● **AIM OF THE EXERCISE**: Please write out exactly, and only, the lines from the first in the material below to the line containing "scientific name: Macaca nemestrina", both included.

INPUT DATA below:

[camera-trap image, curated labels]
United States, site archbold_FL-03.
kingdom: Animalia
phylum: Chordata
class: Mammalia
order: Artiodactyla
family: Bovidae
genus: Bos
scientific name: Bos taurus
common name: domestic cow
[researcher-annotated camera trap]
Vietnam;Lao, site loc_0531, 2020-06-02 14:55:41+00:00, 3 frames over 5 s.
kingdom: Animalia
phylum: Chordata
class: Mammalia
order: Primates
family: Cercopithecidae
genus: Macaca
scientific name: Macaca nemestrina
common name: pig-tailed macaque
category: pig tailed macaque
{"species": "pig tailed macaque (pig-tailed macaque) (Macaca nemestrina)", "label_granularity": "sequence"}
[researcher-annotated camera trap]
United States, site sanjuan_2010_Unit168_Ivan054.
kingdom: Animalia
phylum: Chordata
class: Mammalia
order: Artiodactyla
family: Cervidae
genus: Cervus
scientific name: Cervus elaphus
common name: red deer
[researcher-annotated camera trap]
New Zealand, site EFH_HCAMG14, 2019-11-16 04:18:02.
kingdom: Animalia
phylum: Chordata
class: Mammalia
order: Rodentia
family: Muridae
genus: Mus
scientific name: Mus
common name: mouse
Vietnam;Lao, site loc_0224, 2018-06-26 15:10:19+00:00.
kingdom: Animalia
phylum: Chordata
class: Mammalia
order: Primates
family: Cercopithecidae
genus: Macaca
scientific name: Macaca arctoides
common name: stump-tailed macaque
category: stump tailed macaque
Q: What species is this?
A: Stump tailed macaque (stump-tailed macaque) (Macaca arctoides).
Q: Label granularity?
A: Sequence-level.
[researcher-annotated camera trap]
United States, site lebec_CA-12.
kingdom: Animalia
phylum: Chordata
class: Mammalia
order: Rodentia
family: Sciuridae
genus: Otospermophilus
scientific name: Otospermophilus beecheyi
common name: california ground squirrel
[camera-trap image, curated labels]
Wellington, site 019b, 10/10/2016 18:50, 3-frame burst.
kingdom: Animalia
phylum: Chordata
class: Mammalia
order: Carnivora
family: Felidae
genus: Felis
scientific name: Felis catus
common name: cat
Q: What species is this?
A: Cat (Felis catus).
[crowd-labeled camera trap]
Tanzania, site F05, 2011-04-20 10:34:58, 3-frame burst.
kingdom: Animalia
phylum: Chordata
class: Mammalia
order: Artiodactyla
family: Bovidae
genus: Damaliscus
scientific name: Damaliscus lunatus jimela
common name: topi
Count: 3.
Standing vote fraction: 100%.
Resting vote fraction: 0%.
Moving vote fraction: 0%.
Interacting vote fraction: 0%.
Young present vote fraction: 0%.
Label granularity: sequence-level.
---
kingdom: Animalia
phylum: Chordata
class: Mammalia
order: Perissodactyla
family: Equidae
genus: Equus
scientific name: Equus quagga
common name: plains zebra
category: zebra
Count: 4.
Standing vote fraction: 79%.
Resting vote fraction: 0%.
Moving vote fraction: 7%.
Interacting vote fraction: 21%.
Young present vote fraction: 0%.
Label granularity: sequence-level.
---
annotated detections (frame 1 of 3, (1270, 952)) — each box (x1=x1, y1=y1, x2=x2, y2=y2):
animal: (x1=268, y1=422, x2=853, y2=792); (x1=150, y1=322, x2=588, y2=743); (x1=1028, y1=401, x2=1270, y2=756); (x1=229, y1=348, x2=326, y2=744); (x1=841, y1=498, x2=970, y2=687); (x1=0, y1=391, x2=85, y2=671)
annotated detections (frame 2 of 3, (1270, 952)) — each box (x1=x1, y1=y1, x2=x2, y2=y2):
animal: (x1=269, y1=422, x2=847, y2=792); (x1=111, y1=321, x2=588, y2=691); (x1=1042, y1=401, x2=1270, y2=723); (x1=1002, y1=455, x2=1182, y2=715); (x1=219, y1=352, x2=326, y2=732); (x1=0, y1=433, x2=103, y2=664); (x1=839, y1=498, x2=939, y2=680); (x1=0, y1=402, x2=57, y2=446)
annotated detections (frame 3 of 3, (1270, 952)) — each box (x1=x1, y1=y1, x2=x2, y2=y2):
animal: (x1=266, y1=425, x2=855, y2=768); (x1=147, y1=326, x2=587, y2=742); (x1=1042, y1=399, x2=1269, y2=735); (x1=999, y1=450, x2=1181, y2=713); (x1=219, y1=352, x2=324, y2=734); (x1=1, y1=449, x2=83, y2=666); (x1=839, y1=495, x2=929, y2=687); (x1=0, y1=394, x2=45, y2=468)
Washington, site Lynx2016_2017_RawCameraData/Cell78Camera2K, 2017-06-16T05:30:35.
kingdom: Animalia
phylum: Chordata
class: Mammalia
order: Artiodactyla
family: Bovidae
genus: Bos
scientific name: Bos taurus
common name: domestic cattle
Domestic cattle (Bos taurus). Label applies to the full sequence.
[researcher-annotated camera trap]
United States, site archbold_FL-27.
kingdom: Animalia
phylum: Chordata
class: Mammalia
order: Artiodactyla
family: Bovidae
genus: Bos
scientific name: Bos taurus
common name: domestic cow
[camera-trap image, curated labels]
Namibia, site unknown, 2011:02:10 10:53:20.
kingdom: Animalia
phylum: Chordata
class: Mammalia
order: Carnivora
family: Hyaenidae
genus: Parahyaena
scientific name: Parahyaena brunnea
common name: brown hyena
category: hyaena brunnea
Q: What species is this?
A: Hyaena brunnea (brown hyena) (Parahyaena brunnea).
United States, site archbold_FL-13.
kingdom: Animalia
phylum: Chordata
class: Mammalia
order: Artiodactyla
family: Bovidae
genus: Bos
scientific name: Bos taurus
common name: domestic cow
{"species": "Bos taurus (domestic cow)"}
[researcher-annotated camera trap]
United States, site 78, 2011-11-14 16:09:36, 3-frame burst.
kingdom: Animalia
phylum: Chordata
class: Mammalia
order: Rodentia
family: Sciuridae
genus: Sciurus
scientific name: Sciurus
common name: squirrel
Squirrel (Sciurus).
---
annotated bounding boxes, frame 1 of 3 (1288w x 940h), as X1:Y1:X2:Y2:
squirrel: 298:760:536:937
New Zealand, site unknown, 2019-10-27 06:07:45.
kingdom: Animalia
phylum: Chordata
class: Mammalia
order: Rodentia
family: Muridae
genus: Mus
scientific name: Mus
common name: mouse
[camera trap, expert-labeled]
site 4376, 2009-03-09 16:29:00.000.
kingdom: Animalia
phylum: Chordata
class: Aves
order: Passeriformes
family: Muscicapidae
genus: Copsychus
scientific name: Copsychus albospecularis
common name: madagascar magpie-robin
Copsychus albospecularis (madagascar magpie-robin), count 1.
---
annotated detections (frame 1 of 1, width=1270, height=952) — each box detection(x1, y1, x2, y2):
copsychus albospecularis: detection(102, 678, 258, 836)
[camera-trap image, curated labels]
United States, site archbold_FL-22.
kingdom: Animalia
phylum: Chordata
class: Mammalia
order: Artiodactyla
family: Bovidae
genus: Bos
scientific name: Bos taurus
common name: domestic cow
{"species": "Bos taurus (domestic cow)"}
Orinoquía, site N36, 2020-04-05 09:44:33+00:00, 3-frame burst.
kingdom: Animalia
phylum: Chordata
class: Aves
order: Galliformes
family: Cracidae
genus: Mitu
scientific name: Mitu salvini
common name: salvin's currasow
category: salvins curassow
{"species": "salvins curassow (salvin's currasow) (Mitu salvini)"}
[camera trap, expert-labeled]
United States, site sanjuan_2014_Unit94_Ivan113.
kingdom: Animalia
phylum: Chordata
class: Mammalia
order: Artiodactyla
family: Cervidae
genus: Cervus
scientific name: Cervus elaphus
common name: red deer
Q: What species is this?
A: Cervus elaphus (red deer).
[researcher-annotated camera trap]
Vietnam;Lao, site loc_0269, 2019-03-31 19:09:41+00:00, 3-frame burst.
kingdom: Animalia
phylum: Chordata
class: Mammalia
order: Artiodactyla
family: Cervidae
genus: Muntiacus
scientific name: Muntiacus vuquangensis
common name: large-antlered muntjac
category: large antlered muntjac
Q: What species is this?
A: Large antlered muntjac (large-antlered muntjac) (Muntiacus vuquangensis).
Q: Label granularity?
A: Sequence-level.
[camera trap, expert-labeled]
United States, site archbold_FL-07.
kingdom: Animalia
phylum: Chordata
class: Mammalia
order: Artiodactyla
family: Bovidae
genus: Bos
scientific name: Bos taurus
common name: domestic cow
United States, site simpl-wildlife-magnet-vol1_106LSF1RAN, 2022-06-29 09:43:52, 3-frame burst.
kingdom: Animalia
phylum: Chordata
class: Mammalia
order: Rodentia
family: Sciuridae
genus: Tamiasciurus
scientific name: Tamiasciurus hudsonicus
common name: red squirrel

End of INPUT DATA.

● **ANSWER**:
[camera-trap image, curated labels]
United States, site archbold_FL-03.
kingdom: Animalia
phylum: Chordata
class: Mammalia
order: Artiodactyla
family: Bovidae
genus: Bos
scientific name: Bos taurus
common name: domestic cow
[researcher-annotated camera trap]
Vietnam;Lao, site loc_0531, 2020-06-02 14:55:41+00:00, 3 frames over 5 s.
kingdom: Animalia
phylum: Chordata
class: Mammalia
order: Primates
family: Cercopithecidae
genus: Macaca
scientific name: Macaca nemestrina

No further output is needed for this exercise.